CAMERA EYE: L'ETEROGENESI DEL FINI







Tutto quello che vedrete riportato qui è stato accuratamente controllato su libri ed in internet. Cominciamo dall’inizio: la parola “eterogenesi” ha significati diversi e affini. In Biologia indica la capacità di certi animali di riprodursi in maniere differenti. Sempre in Biologia, con la stessa parola si indica la teoria evoluzionistica per cui gli organismi si trasformano secondo una legge di perfezionamento, in modo discontinuo. In Filosofia l’espressione “eterogenesi dei fini”, teorizzata per la prima volta da Gianbattista Vico, fu ripresa da Wilhelm Wundt, diventando una legge da lui enunciata. Vale a dire i fini realizzati dalle storia non sono un compimento delle volontà umane, ma la risultante del rapporto o contrasto fra le intenzioni degli uomini e le condizioni oggettive. Nel dizionario del Battaglia ho trovato a questo proposito una divertita enunciazione di Benedetto Croce che dice testualmente: “La Provvidenza vichiana…prese un nome più prosaico ma non mutò carattere, nell’astuzia della ragione, formulata dallo Hegel; e fu spiritosamente e cervelloticamente ritradotta nella popolare astuzia della specie dello Schopenahuer e, poco spiritosamente sebbene assai psicologicamente nella così detta legge wundtiana dell’eterogenesi dei fini”, voce dotta che viene dal greco “έτερος” (“altro”) e “γενεσις” (“principio, origine”).

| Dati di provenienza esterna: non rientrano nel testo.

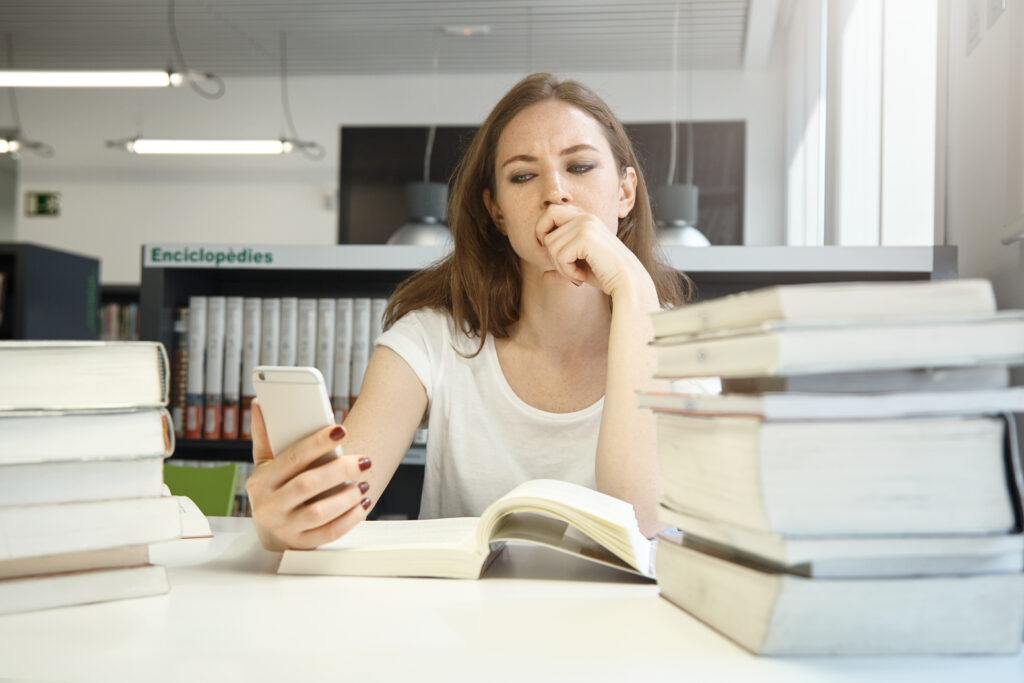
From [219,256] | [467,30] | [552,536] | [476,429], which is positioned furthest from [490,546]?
[467,30]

Queste notazioni mi servono per introdurre un tema che è già enunciato nel titolino, e cioè l’eterogenesi non dei fini, ma del Fini, intendendo così Gianfranco Fini (Bologna, 3 Gennaio 1952). Uomo politico proveniente dal Movimento Sociale Italiano, di cui, dopo alterne vicende, fu per due volte, su iniziale designazione di Giorgio Almirante, segretario nazionale: sino al Gennaio 1990 e poi di nuovo dal Luglio 1991. Resterà in tale carica fino al Gennaio 1995, quando avvenne, con la sua determinante collaborazione, la cosiddetta “svolta di Fiuggi”, che sancì la nascita di Alleanza Nazionale di cui è rimasto il massimo esponente fino al Maggio 2008, lasciando la reggenza a Ignazio La Russa in attesa del congresso che porterà alla confluenza ufficiale del partito del Popolo della Libertà.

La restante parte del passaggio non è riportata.